On the action side of things, Violent Night is adequate, but unremarkable. That being said, undemanding genre fiends should get their fix with a few of the giddily brutal sequences. This one scene with Santa laying waste to mercenaries with a big ol’ hammer is really enjoyable for its sheer brutality. The action choreography is relatively standard fare, although you can actually see clear manoeuvring and who’s fighting who, so I suppose that makes the fights better than many action films these days. There is some nice creativity when it comes to incorporating everyday objects and, especially, Christmas ornaments into the fights. I’ll also say that in a film like this, we want to see some creatively gnarly kills, and on that front Violent Night delivers. These baddies are offed in a variety of brutal ways that, ultimately, elevates the action. One especially memorable death towards the end even drew applause at my screening.

Universal Pictures

It does, however, take a while for this action to really get going. The family dynamic that the script seems determined to focus on simply isn’t as engaging as it should be. The rich, bitter matriarch, her irritating daughter, the obnoxious grandson; annoying characters that I thought didn’t really provide the laughs and weren’t interesting enough to hang out with. I’m not sure how long we were hanging with these people, but it felt too long, especially when you want to see Santa kicking ass.

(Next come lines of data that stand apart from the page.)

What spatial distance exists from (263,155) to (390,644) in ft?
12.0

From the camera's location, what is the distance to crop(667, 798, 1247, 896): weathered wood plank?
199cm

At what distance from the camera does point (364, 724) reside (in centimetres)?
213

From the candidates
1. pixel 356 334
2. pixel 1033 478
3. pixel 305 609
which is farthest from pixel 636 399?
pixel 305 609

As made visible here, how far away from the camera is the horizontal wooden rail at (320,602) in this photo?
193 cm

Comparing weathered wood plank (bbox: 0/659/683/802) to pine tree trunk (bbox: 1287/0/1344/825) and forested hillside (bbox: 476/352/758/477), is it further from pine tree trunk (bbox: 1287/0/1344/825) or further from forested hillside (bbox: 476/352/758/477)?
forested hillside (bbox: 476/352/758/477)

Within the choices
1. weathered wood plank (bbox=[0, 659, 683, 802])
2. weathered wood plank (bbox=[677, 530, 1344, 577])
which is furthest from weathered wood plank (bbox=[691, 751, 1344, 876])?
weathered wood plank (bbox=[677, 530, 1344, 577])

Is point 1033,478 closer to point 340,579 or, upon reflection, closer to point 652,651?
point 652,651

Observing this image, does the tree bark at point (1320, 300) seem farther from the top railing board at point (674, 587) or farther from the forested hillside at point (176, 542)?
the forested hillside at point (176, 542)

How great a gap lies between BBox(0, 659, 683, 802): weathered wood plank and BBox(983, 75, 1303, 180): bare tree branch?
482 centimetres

Speaking of Santa, great casting here. David Harbour is fantastic as this Father Christmas you really want having your back. The actor dials into that gruff, tired badass with a heart of gold that he’s delivered in certain ways as Jim Hopper in Stranger Things, and of course he’s more than convincing as a one-man army in some very physical sequences. Importantly, Harbour rides the film’s tone perfectly, going all in when it calls for it, but constantly carrying an almost sly wink as he goes from cold-blooded murder to yelling at his magical reindeer for poop.

The reliable John Leguizamo is also fun to have as the film’s bad guy. I just wish he had a little more to do. He spends way too much time with that family.

Violent Night isn’t quite the creative, gut-bustingly hilarious, amazingly choreographed action fest it had the potential to be, but it is, nevertheless, a decent time. I had some laughs, winced more than a few times at the enjoyable savagery, and hey, it’s David freakin’ Harbour, as Santa Claus, and he kicks ass.